BRIEF A: Using the lemon stuffed sole recipe, decide whether each statement agrees with it: (i) the dish bakes for 16 minutes, (ii) the oven is preheated to 400° F, (iii) all of the seasoning is mixed into the cream cheese. Answer yes or no for each, and quote the words from the recipe that decide it.
BRIEF B: Output the lemon stuffed sole recipe word for word, from "Lemon Stuffed Sole" down to "and brain health.".

PROVIDED PASSAGE:
Lemon Stuffed Sole
Fish with lemon is a classic combo. Add cream cheese and a full serving of veggies to the mix, and you’ve got a crowd pleaser! Plus, fish is high in omega-3s, so you’re also boosting your heart and brain health.
Perfectly Balance Your Plate
Serve with 1⁄2 cup cooked white rice.
400 g (14 oz) frozen sole fillets, thawed
1⁄2 brick (8 oz/250 g) cream cheese, room temperature
1⁄2 pkg Lemon Garlic Chicken Seasoning, divided
2 cups cherry tomatoes
3 cups mixed frozen vegetables
2 tbsp olive oil
Toppings (optional): ½ lemon
- Preheat oven to 425° F. Line Sheet Pan with Sheet Pan Liner.
- In a medium bowl, combine cream cheese with 1 tbsp seasoning.
- Lay fillets on pan; gently pat dry with paper towel or clean cloth to remove excess moisture. Spread cream cheese mixture over each fillet, then roll into pinwheels.
- Arrange cherry tomatoes and frozen veggies on pan; drizzle with olive oil and sprinkle with remaining seasoning.
- Bake 16 min, or until fish is cooked through and veggies are tender. Squeeze lemon juice over top, if desired.
Per serving: Calories 360, Fat 19 g (Saturated 7 g, Trans 0 g), Cholesterol 70 mg, Sodium 520 mg, Carbohydrate 32 g (Fibre 6 g, Sugars 10 g), Protein 18 g.

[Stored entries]
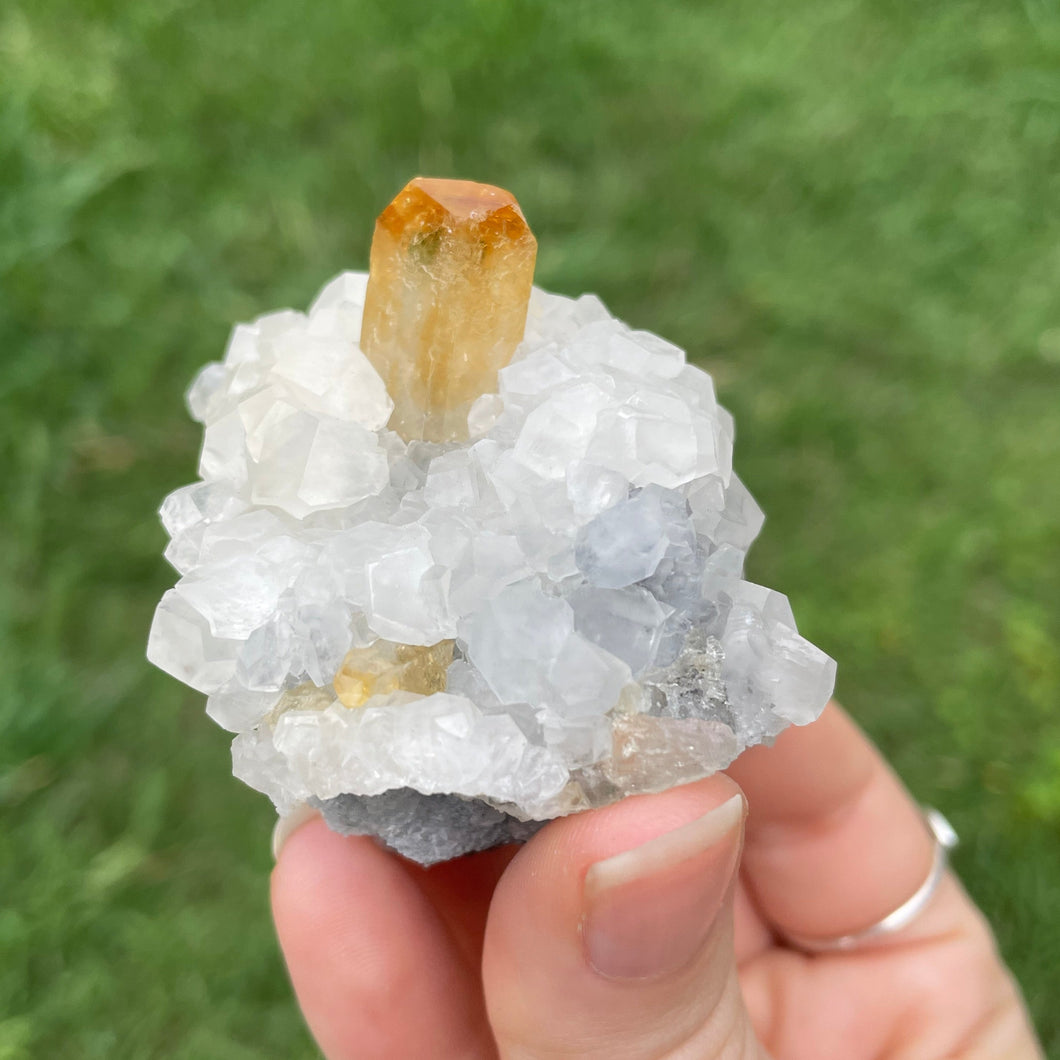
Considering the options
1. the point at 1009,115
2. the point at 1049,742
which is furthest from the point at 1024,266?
the point at 1049,742

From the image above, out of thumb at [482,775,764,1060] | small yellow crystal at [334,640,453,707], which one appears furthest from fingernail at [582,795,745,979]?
small yellow crystal at [334,640,453,707]

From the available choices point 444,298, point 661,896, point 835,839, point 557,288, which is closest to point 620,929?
point 661,896

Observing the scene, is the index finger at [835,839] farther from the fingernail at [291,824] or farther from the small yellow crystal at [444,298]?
the small yellow crystal at [444,298]

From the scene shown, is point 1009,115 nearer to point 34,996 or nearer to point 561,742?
point 561,742

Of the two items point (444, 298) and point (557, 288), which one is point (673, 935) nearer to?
point (444, 298)

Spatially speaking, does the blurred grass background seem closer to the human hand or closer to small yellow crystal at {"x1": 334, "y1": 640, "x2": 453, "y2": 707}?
the human hand

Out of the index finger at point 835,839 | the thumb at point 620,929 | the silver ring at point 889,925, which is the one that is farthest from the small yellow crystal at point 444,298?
the silver ring at point 889,925
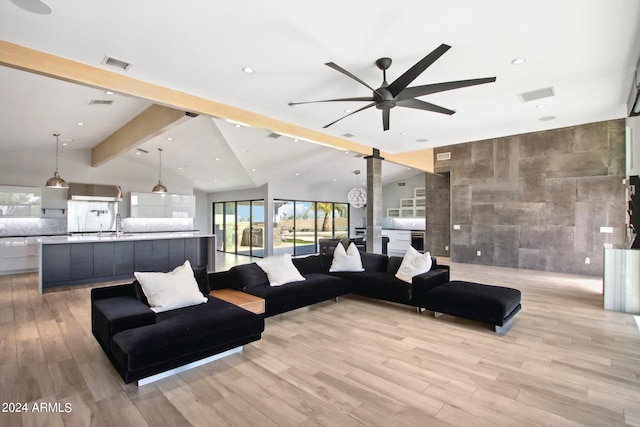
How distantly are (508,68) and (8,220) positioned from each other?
35.7 ft

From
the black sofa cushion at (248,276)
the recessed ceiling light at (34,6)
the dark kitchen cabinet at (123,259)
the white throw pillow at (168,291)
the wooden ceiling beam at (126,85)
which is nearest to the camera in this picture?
the recessed ceiling light at (34,6)

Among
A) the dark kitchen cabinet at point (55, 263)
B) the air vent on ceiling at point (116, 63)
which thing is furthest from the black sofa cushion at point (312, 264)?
the dark kitchen cabinet at point (55, 263)

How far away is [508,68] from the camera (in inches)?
134

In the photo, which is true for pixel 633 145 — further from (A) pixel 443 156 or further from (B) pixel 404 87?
(B) pixel 404 87

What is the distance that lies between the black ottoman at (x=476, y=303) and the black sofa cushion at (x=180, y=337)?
8.04 ft

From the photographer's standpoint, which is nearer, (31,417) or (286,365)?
(31,417)

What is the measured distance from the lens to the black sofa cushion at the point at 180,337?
93.9 inches

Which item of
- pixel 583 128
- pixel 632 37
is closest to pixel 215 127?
pixel 632 37

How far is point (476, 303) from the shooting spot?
3.85 meters

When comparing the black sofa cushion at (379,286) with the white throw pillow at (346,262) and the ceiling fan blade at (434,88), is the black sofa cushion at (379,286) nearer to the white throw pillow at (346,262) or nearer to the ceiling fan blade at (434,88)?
the white throw pillow at (346,262)

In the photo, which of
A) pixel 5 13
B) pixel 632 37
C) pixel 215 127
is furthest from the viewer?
pixel 215 127

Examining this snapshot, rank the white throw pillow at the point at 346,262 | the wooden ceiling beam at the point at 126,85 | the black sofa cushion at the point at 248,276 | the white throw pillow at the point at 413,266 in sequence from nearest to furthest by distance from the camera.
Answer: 1. the wooden ceiling beam at the point at 126,85
2. the black sofa cushion at the point at 248,276
3. the white throw pillow at the point at 413,266
4. the white throw pillow at the point at 346,262

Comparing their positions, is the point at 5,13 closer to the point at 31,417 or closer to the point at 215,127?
the point at 31,417

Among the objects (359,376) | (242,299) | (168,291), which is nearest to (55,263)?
(168,291)
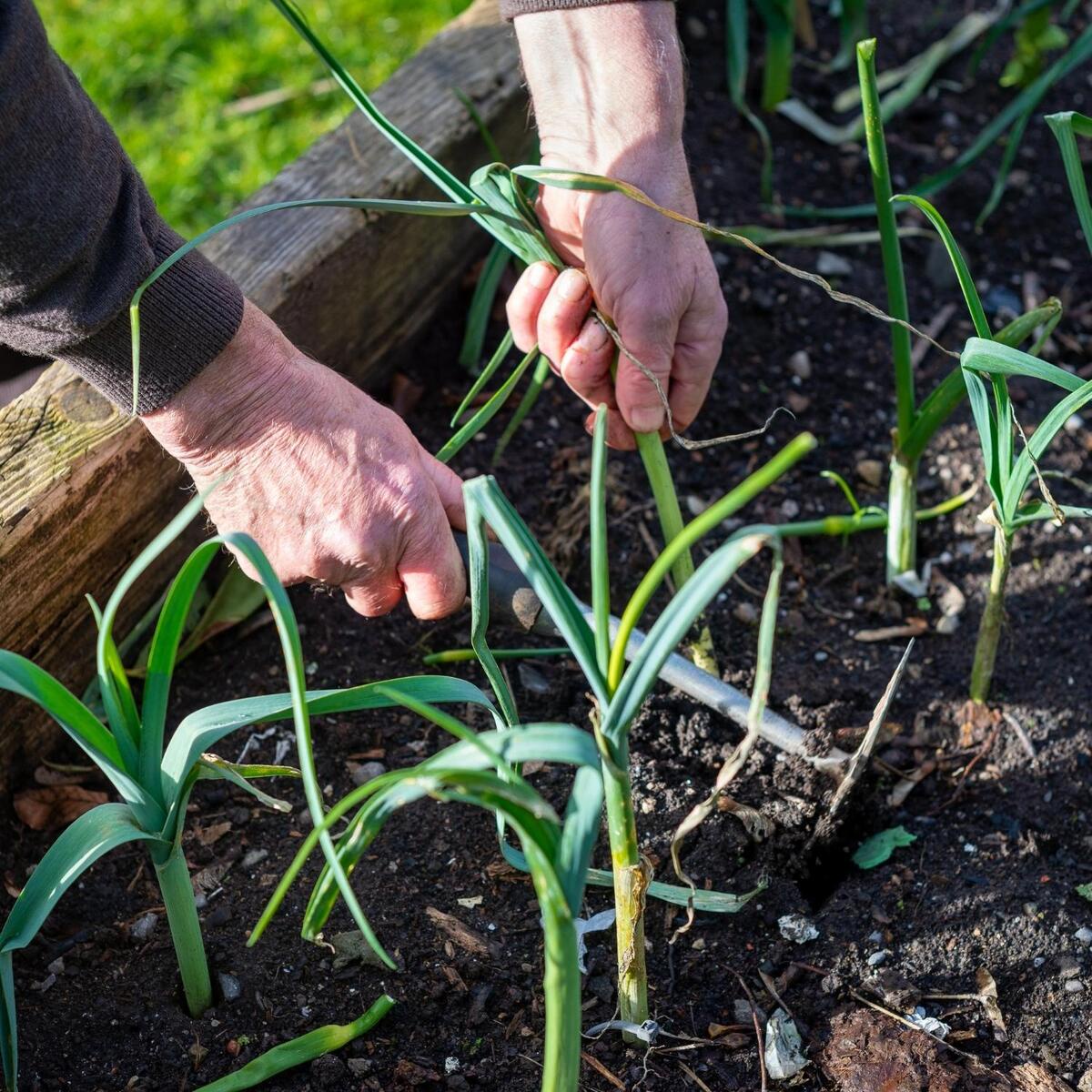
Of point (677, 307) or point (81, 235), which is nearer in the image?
point (81, 235)

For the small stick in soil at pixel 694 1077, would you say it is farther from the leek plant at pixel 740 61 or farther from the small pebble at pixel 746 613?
the leek plant at pixel 740 61

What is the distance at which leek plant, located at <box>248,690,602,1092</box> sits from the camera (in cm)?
86

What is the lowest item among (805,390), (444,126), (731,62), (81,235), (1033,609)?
(1033,609)

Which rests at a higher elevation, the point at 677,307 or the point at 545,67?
the point at 545,67

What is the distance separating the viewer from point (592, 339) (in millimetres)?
1466

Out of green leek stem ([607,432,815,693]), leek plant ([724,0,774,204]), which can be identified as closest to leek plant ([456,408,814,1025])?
green leek stem ([607,432,815,693])

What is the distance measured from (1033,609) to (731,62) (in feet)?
3.95

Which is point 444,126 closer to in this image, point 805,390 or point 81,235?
point 805,390

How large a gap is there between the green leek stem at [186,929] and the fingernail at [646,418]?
714mm

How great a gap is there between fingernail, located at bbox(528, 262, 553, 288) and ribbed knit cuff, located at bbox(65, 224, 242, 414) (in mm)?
344

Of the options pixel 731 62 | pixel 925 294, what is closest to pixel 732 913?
pixel 925 294

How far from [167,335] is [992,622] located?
1030mm

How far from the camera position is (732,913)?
1396 millimetres

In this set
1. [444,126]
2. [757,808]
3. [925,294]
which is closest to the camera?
[757,808]
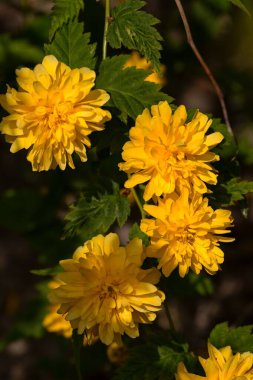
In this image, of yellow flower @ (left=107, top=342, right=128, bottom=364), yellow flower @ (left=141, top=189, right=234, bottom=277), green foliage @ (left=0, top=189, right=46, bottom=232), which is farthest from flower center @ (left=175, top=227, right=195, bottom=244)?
green foliage @ (left=0, top=189, right=46, bottom=232)

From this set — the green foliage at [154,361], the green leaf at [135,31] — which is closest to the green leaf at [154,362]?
the green foliage at [154,361]

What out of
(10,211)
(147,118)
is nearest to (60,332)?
(10,211)

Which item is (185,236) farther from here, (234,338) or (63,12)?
(63,12)

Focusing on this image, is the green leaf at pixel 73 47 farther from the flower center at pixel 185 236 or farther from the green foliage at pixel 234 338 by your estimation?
the green foliage at pixel 234 338

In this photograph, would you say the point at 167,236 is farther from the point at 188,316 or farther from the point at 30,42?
the point at 188,316

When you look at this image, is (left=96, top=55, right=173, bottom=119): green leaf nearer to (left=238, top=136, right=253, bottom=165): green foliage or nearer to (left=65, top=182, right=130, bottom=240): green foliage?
(left=65, top=182, right=130, bottom=240): green foliage
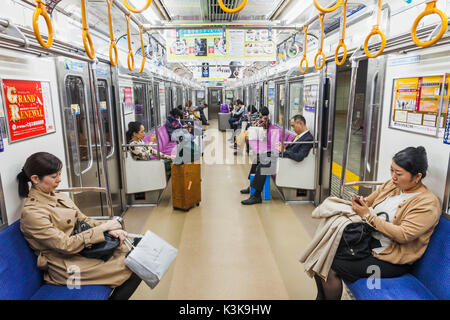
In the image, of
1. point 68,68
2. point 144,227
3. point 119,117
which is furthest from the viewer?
point 119,117

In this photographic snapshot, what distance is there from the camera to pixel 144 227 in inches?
167

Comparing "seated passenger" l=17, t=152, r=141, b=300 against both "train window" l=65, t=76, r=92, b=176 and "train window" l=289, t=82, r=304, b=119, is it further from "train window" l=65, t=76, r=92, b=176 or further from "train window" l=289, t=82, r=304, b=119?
"train window" l=289, t=82, r=304, b=119

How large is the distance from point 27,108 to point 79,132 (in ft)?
3.77

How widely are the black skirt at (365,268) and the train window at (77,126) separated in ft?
9.14

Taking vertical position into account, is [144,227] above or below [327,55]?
below

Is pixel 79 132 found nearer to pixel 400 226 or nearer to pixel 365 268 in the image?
pixel 365 268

RESPONSE AREA A:
(i) Yes: "Bake 16 min, or until fish is cooked through and veggies are tender."
(ii) No: "Preheat oven to 425° F."
(iii) No: "combine cream cheese with 1 tbsp seasoning" and "sprinkle with remaining seasoning."

RESPONSE AREA B:
Lemon Stuffed Sole
Fish with lemon is a classic combo. Add cream cheese and a full serving of veggies to the mix, and you’ve got a crowd pleaser! Plus, fish is high in omega-3s, so you’re also boosting your heart and brain health.